Manuscript in Greek Uncials
Adrianus Turnebus
One manuscript of the above period is the famous Laurentianus 32.9 (from the mid-10th C CE), preserved in the Laurentinian Library in Florence, known as ‘M’ in editions of Aeschylus and as ‘L’ in Sophocles texts. Apart from Laurentianus 31.10 (K) from the latter half of the 12th Century, the remaining Byzantine manuscripts are from periods later than the Crusader conquest. Of these there are various groups and it is here where the versions start to fan out into various trees.  The key groups are: - the Roman Family (r) and the Paris Family (a). Other manuscripts from the Paleologan Period (c.1261-c.1350) are known as ‘p’.
Modern texts of the 7 plays of Sophocles are based upon the medieval manuscripts occasionally supplemented with details from papyrus fragments (e.g. P.Oxy.2180 from the 2nd C CE)
We finally move into the print age with an indifferent Aldine edition (Aldus Manutius) in 1502 but the first decent edition was that of Adrianus Turnebus (Paris 1552-3) who based his text on manuscript Paris Gr. 2711, containing a recension of the Byzantine scholar Demetrius Triclinius; not the most accurate version but a step in the right direction.

From this time on there are more and more impressions in Europe and the first English printed edition was that of Peter Elmsley in 1823 based on Laurentinian manuscript L. The latest scholarly edition based on the latest and most accurate research is the Oxford text 1990 by Hugh Lloyd Jones and N.G. Wilson.
I cannot help but speculate on what might have been had Ptolemy III Euergetes returned the manuscript to its rightful place in the Athens treasury instead of ‘permanently borrowing’ it.
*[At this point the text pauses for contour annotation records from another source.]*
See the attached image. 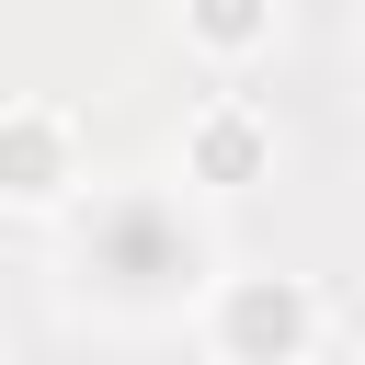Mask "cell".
<instances>
[{
  "label": "cell",
  "mask_w": 365,
  "mask_h": 365,
  "mask_svg": "<svg viewBox=\"0 0 365 365\" xmlns=\"http://www.w3.org/2000/svg\"><path fill=\"white\" fill-rule=\"evenodd\" d=\"M262 23H274L262 0H194V34L205 46H262Z\"/></svg>",
  "instance_id": "5b68a950"
},
{
  "label": "cell",
  "mask_w": 365,
  "mask_h": 365,
  "mask_svg": "<svg viewBox=\"0 0 365 365\" xmlns=\"http://www.w3.org/2000/svg\"><path fill=\"white\" fill-rule=\"evenodd\" d=\"M217 331H228V354H240V365H285V354L308 342V297H297V285H274V274H251V285L228 297V319H217Z\"/></svg>",
  "instance_id": "7a4b0ae2"
},
{
  "label": "cell",
  "mask_w": 365,
  "mask_h": 365,
  "mask_svg": "<svg viewBox=\"0 0 365 365\" xmlns=\"http://www.w3.org/2000/svg\"><path fill=\"white\" fill-rule=\"evenodd\" d=\"M194 171H205V182H240V171H262V137H251L240 114H217V125L194 137Z\"/></svg>",
  "instance_id": "277c9868"
},
{
  "label": "cell",
  "mask_w": 365,
  "mask_h": 365,
  "mask_svg": "<svg viewBox=\"0 0 365 365\" xmlns=\"http://www.w3.org/2000/svg\"><path fill=\"white\" fill-rule=\"evenodd\" d=\"M91 274L125 285V297H160L171 274H194V240H182L171 205H103V228H91Z\"/></svg>",
  "instance_id": "6da1fadb"
},
{
  "label": "cell",
  "mask_w": 365,
  "mask_h": 365,
  "mask_svg": "<svg viewBox=\"0 0 365 365\" xmlns=\"http://www.w3.org/2000/svg\"><path fill=\"white\" fill-rule=\"evenodd\" d=\"M57 171H68V137H57L46 114H11V125H0V182H11V194H57Z\"/></svg>",
  "instance_id": "3957f363"
}]
</instances>
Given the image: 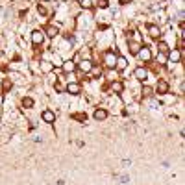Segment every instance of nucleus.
Here are the masks:
<instances>
[{
  "mask_svg": "<svg viewBox=\"0 0 185 185\" xmlns=\"http://www.w3.org/2000/svg\"><path fill=\"white\" fill-rule=\"evenodd\" d=\"M156 89H157V93H159V95H167V93H168V82H165V80H159Z\"/></svg>",
  "mask_w": 185,
  "mask_h": 185,
  "instance_id": "nucleus-10",
  "label": "nucleus"
},
{
  "mask_svg": "<svg viewBox=\"0 0 185 185\" xmlns=\"http://www.w3.org/2000/svg\"><path fill=\"white\" fill-rule=\"evenodd\" d=\"M91 72H93L95 76H100V74H102V69H98V67H95V65H93V69H91Z\"/></svg>",
  "mask_w": 185,
  "mask_h": 185,
  "instance_id": "nucleus-19",
  "label": "nucleus"
},
{
  "mask_svg": "<svg viewBox=\"0 0 185 185\" xmlns=\"http://www.w3.org/2000/svg\"><path fill=\"white\" fill-rule=\"evenodd\" d=\"M148 33H150L154 39H157V37L161 35V30H159V26H156V24H150V26H148Z\"/></svg>",
  "mask_w": 185,
  "mask_h": 185,
  "instance_id": "nucleus-11",
  "label": "nucleus"
},
{
  "mask_svg": "<svg viewBox=\"0 0 185 185\" xmlns=\"http://www.w3.org/2000/svg\"><path fill=\"white\" fill-rule=\"evenodd\" d=\"M82 6H83V8H87V9H89V8H91L93 4H91V0H82Z\"/></svg>",
  "mask_w": 185,
  "mask_h": 185,
  "instance_id": "nucleus-21",
  "label": "nucleus"
},
{
  "mask_svg": "<svg viewBox=\"0 0 185 185\" xmlns=\"http://www.w3.org/2000/svg\"><path fill=\"white\" fill-rule=\"evenodd\" d=\"M104 63H105V67H109V69H115L117 56H115V52H113V50H107V52L104 54Z\"/></svg>",
  "mask_w": 185,
  "mask_h": 185,
  "instance_id": "nucleus-1",
  "label": "nucleus"
},
{
  "mask_svg": "<svg viewBox=\"0 0 185 185\" xmlns=\"http://www.w3.org/2000/svg\"><path fill=\"white\" fill-rule=\"evenodd\" d=\"M63 70H65V72H74V70H76V63L74 61H65L63 63Z\"/></svg>",
  "mask_w": 185,
  "mask_h": 185,
  "instance_id": "nucleus-12",
  "label": "nucleus"
},
{
  "mask_svg": "<svg viewBox=\"0 0 185 185\" xmlns=\"http://www.w3.org/2000/svg\"><path fill=\"white\" fill-rule=\"evenodd\" d=\"M93 117H95V121H104V119L107 117V111H105V109H96Z\"/></svg>",
  "mask_w": 185,
  "mask_h": 185,
  "instance_id": "nucleus-13",
  "label": "nucleus"
},
{
  "mask_svg": "<svg viewBox=\"0 0 185 185\" xmlns=\"http://www.w3.org/2000/svg\"><path fill=\"white\" fill-rule=\"evenodd\" d=\"M130 50H131V54H137V52L141 50V44H139V43H131V44H130Z\"/></svg>",
  "mask_w": 185,
  "mask_h": 185,
  "instance_id": "nucleus-17",
  "label": "nucleus"
},
{
  "mask_svg": "<svg viewBox=\"0 0 185 185\" xmlns=\"http://www.w3.org/2000/svg\"><path fill=\"white\" fill-rule=\"evenodd\" d=\"M126 67H128V59H126L124 56H119V58H117V63H115V69H117L119 72H122Z\"/></svg>",
  "mask_w": 185,
  "mask_h": 185,
  "instance_id": "nucleus-7",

What if anything at all of Sophocles would we have been left with? A sobering thought indeed!


  1. Thanks for this. Its always amazing that we have any of these texts at all. Its a shame that we don't have more from lesser playwrights so that we could contextualise the work of the Big Three. I've been enjoying reading the two Electra plays, very different interpretations of the material. I've also been listening to Richard Strauss' Electra, which is based on Sophocles version. Perhaps we could have a bit of opera at the next meeting!

  2. Sadly there are only minute and scattered fragments or summaries of the other dramatists of those times. Most are merely names and their works lost to posterity. As you note, its a miracle that any texts have survived at all. The survival history of the Sophocles texts demonstrates how precarious and seemingly arbitrary the road to the 21st Century has been for many ancient works. I think we have about 10% of the entirety of the classical canon that has survived to our times - that's a small tip of an iceberg forever submerged in the seas of the past!